Важно то, что он останавливает нас на краю кровати, отодвигается достаточно далеко, чтобы посмотреть на меня, и спрашивает: “Ты уверена?”
“Я не делаю того, в чем не уверен”. Мои руки уже расстегивают пуговицы на его фланелевой рубашке, что подрывает авторитетность заявления, и мы оба это знаем. - Ты?
“Со времен ламы”.
“Это самая странная вещь, которую мне когда-либо говорили”. Затем фланель спадает, и я теряю интерес к языку.
Он раздевает меня так, как делает все, что считает важным: неторопливо, тщательно, эти заботливые руки находят подол моей рубашки, застежку лифчика, двигаясь медленнее, чем я хочу, и именно так медленно, как мне нужно. Когда я обнажена по пояс, он останавливается и смотрит, и старый рефлекс тянется к терминологии, к дистанции, к чему-нибудь достаточно клиническому, за чем можно спрятаться.
Он опускает рот к моей груди, и терминология испаряется.
Между прочим, я все равно пытаюсь вести клинический рассказ. Пациент жалуется — его язык обводит мой сосок, а мои руки находят его волосы, — пациент жалуется на учащенное сердцебиение, поверхностное дыхание и — его другая рука накрывает другую мою грудь, большой палец проводит по верхушке, и звук, который я издаю, не является словом ни на одном языке, в котором я имею ученую степень.
Клиническая отстраненность потерпела катастрофическую неудачу.
“ Все в порядке? - спрашивает он у пояса моих джинсов. Он продолжает это делать, проверяя, спокойно, как будто согласие - это еще одна вещь, с которой его руки осторожны.

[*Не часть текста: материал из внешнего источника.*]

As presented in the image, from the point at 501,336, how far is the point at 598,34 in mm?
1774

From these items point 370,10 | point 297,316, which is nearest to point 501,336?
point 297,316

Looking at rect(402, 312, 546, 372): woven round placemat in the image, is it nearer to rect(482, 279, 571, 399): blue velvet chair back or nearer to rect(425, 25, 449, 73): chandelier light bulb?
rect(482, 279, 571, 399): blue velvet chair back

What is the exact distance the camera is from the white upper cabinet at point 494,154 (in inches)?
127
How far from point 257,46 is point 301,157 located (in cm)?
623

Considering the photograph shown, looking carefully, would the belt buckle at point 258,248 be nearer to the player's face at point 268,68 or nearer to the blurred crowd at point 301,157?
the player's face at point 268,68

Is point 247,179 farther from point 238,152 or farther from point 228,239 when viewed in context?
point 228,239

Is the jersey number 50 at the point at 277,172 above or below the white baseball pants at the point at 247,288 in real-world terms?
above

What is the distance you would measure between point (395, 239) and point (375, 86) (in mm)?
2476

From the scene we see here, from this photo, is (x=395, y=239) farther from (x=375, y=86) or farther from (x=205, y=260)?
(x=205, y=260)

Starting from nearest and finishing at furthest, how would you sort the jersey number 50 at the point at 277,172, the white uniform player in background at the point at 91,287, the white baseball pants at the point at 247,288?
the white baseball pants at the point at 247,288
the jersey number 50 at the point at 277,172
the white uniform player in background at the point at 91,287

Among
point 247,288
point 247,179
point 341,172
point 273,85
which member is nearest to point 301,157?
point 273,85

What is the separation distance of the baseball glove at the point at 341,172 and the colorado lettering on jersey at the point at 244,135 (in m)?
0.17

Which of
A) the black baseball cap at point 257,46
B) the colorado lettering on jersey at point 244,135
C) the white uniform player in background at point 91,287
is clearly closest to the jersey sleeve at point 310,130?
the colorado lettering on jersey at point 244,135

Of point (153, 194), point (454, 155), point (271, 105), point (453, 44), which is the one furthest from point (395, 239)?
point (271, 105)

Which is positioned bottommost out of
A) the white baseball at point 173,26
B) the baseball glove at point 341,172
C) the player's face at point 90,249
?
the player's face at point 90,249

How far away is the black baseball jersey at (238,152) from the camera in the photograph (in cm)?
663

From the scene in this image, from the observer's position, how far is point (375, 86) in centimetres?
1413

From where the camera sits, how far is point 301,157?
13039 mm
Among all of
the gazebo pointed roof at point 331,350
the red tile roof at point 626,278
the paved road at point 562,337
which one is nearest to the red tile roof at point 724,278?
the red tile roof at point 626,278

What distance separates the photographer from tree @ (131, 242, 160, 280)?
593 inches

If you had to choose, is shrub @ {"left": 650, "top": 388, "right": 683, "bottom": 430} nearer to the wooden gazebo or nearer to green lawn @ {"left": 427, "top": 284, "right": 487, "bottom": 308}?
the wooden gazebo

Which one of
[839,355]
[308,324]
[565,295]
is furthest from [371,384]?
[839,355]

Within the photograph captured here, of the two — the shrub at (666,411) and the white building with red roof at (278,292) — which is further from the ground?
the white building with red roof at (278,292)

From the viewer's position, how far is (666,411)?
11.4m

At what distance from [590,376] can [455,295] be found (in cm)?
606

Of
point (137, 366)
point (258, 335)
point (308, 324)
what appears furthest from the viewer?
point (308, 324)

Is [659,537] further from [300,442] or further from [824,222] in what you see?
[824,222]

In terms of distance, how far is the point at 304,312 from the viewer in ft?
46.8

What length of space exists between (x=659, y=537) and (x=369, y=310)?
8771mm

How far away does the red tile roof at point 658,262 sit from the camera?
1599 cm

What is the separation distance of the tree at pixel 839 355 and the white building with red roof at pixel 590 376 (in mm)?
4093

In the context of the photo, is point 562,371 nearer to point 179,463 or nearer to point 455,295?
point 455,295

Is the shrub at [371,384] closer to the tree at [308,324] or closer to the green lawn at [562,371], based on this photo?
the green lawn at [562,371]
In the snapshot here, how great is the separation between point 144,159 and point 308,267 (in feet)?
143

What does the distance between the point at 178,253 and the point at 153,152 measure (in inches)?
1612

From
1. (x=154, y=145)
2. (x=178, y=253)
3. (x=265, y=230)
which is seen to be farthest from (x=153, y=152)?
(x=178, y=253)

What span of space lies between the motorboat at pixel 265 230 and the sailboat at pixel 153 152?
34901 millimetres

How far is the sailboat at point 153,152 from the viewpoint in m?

“Хорошо”, - говорю я. “Чрезвычайно”.
Кровать стоит у стены. Опускаясь, я ударяюсь локтем, он упирается коленом в раму, и в конце концов мы смеемся в рот друг другу, запутанно и нелепо, пока его рука не скользит между моих бедер, и смех перестает быть смехом. Он прикасается ко мне так, словно наблюдал за мной неделями и делал заметки: терпеливо, точно, именно там, где мне это нужно больше всего, в том темпе, который подходит мне, а не ради общего представления о том, чего хотят люди. Когда я перемещаюсь, он перемещается вместе со мной. Когда у меня перехватывает дыхание, он остается именно там, без техники, внимания, и мое тело чувствует разницу в тот момент, когда оно приземляется.
Я разрываюсь на части с его именем на губах и его лбом, прижатым к моему.
“ Там— ” я указываю рукой на прикроватный столик, на котором лежит запасной термометр и ничего полезного. Он уже тянется к своим джинсам, валяющимся на полу, за бумажником.
“Я не предполагал”, - говорит он. “Я надеялся”.
“Принято к сведению. Надежда - это действенный план лечения”.
Затем я тянусь к нему, обхватываю рукой его твердый член и смотрю, как последние остатки очарования сгорают с его лица. Под этим нет никакого представления. Просто желание, простое и незащищенное, направленное на меня.
Когда он, наконец, опускается на меня и медленно входит внутрь, мы оба выдыхаем, как будто неделями задерживали дыхание, он замирает.